TASK INSTRUCTIONS
1. Name every person mentioned by name in the post on adapting Hemingway for the screen.
2. From the post on adapting Hemingway for the screen, quote the passage between "I've always felt" and "compared to Hemingway.", inclusive.

GIVEN PASSAGE
○ ○ ○ ○

Sunday, July 14, 2013

Bringing a Hemingway Novel to the Screen

"A man fights for what he believes in."

Robert Jordan (Gary Cooper)

I've always felt a bit torn by some of the works of Ernest Hemingway.

On the one hand, there are times when his writing is inspiring to someone like me. I have been writing all my life, but I am little more than a scribbler compared to Hemingway.

But, on the other hand, I find myself concluding that Hemingway had too much fondness for war. He saw it as a great adventure, not the waste of humanity that it really is — or, at least, as I see it.

There are times when it is necessary to fight, and there are foes who must be fought, but that is not a cause for rejoicing.

That doesn't change the fact that I admire Hemingway's writing ability, and I will recommend just about everything he ever wrote to anyone — with that caveat.

When it comes to film versions of his books, that's a different matter. Bringing books to the silver screen almost always seems to require a certain amount of adaptation by the director. Reading the book and seeing the movie are really two different experiences, and sometimes they vary wildly.

○ ○ ○ ○

DATA EXCERPTS
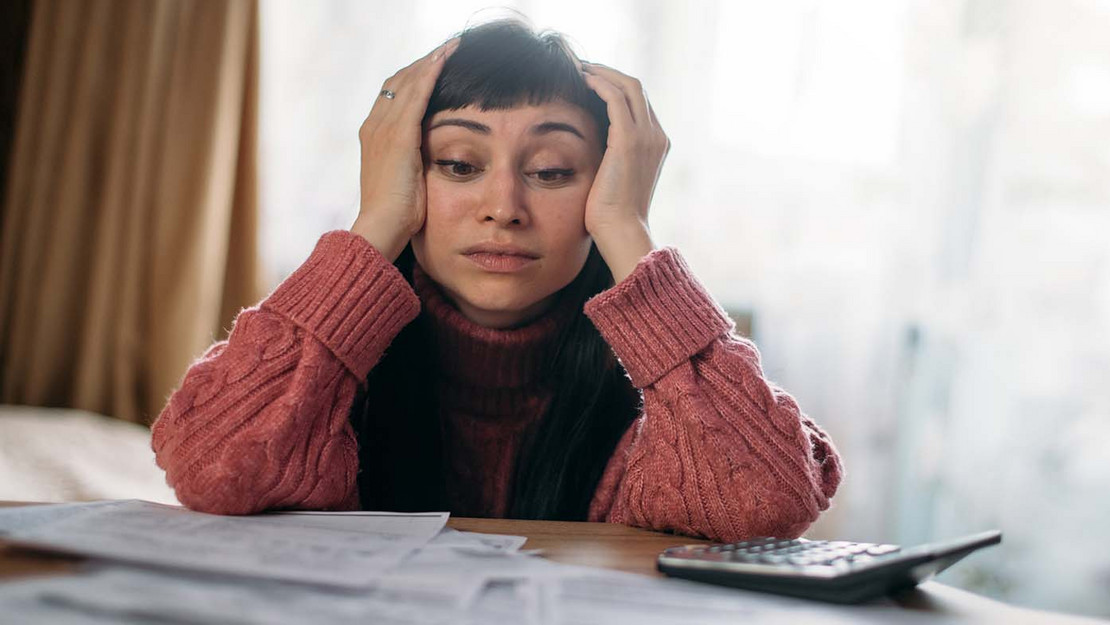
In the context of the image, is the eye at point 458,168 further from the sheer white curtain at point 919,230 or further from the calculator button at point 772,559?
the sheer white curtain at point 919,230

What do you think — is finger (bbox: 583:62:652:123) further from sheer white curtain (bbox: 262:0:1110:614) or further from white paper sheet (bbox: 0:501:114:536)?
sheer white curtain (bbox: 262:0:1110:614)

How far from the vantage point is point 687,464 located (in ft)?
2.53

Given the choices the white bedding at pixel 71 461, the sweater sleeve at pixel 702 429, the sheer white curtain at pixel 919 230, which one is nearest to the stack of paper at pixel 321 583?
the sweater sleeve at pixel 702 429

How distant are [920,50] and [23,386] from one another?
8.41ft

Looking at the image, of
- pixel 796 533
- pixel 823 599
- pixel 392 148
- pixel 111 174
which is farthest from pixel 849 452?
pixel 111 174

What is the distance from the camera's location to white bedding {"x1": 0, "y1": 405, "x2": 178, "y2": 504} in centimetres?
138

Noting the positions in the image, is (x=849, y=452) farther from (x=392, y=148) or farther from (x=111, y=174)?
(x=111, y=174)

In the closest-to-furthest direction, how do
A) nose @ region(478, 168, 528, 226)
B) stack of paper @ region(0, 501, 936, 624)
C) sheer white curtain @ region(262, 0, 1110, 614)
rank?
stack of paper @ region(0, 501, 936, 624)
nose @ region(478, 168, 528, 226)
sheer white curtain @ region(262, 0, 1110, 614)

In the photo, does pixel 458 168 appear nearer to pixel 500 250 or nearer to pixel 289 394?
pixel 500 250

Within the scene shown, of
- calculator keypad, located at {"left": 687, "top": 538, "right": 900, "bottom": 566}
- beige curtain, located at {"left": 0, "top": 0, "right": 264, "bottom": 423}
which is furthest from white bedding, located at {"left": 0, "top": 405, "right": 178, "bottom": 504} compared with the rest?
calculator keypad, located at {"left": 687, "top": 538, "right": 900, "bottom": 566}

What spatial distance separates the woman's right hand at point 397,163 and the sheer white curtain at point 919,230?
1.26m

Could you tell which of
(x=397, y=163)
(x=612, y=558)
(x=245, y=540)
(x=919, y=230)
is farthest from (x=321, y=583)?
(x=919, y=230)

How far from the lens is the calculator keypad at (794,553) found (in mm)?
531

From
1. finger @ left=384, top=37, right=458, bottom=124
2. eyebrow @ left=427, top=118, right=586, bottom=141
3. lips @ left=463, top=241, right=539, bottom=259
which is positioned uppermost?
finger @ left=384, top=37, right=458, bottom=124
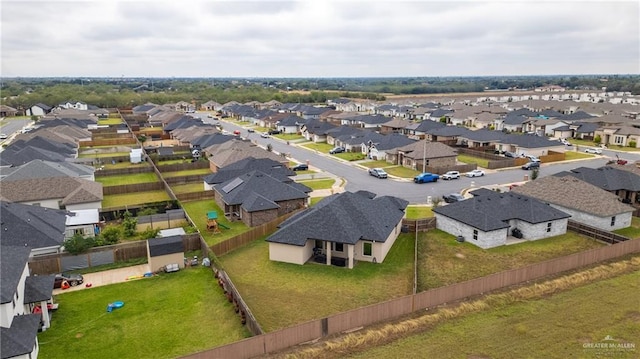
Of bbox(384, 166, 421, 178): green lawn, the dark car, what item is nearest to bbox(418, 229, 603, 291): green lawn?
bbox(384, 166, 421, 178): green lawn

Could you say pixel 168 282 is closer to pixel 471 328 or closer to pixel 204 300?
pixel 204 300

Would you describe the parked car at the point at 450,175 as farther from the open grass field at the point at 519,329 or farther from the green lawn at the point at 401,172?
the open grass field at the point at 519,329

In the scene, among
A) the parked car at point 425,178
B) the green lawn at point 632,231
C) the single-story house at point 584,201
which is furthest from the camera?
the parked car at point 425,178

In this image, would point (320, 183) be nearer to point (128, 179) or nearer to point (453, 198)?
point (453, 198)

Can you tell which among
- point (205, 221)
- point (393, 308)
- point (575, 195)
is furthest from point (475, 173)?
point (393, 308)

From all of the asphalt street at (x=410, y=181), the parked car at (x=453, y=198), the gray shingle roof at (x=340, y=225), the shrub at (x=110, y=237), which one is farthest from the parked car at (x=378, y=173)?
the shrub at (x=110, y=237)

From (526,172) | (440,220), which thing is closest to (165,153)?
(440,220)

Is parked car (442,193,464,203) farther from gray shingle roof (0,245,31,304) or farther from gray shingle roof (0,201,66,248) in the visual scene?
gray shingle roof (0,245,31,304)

○ ○ ○ ○

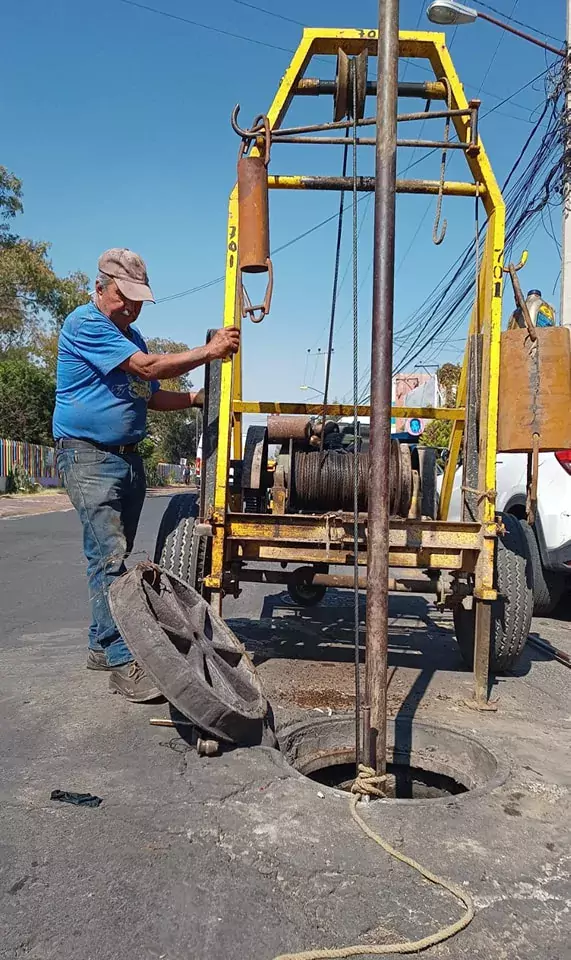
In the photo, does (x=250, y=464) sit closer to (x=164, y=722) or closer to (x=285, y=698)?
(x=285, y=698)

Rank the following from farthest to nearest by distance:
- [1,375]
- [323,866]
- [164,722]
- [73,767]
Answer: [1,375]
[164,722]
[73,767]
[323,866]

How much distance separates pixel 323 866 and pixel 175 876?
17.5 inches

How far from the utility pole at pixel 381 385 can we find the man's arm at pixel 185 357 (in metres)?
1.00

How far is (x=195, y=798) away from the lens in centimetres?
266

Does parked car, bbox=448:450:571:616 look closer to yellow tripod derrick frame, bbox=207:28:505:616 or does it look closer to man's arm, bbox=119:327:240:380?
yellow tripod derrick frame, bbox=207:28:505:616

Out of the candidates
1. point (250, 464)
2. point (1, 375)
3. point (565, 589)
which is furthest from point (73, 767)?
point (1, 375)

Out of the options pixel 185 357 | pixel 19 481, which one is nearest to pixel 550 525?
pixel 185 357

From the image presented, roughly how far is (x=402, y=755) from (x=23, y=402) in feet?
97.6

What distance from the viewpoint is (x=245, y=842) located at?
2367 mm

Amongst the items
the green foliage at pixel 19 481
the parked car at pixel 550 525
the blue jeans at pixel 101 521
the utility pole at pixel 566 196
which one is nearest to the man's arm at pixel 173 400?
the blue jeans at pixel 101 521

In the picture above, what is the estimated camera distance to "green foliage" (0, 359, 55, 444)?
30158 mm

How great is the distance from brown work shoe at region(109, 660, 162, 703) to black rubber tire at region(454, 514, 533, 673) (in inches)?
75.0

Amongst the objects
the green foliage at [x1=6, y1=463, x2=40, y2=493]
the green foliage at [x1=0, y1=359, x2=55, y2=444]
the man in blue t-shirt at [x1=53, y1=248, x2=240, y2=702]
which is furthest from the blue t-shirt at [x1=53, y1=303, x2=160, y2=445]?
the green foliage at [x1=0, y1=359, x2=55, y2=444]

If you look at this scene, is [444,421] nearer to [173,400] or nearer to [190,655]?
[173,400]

○ ○ ○ ○

ANSWERS TO THE EXERCISE
1.
Robert Jordan
Gary Cooper
Ernest Hemingway

2.
I've always felt a bit torn by some of the works of Ernest Hemingway.

On the one hand, there are times when his writing is inspiring to someone like me. I have been writing all my life, but I am little more than a scribbler compared to Hemingway.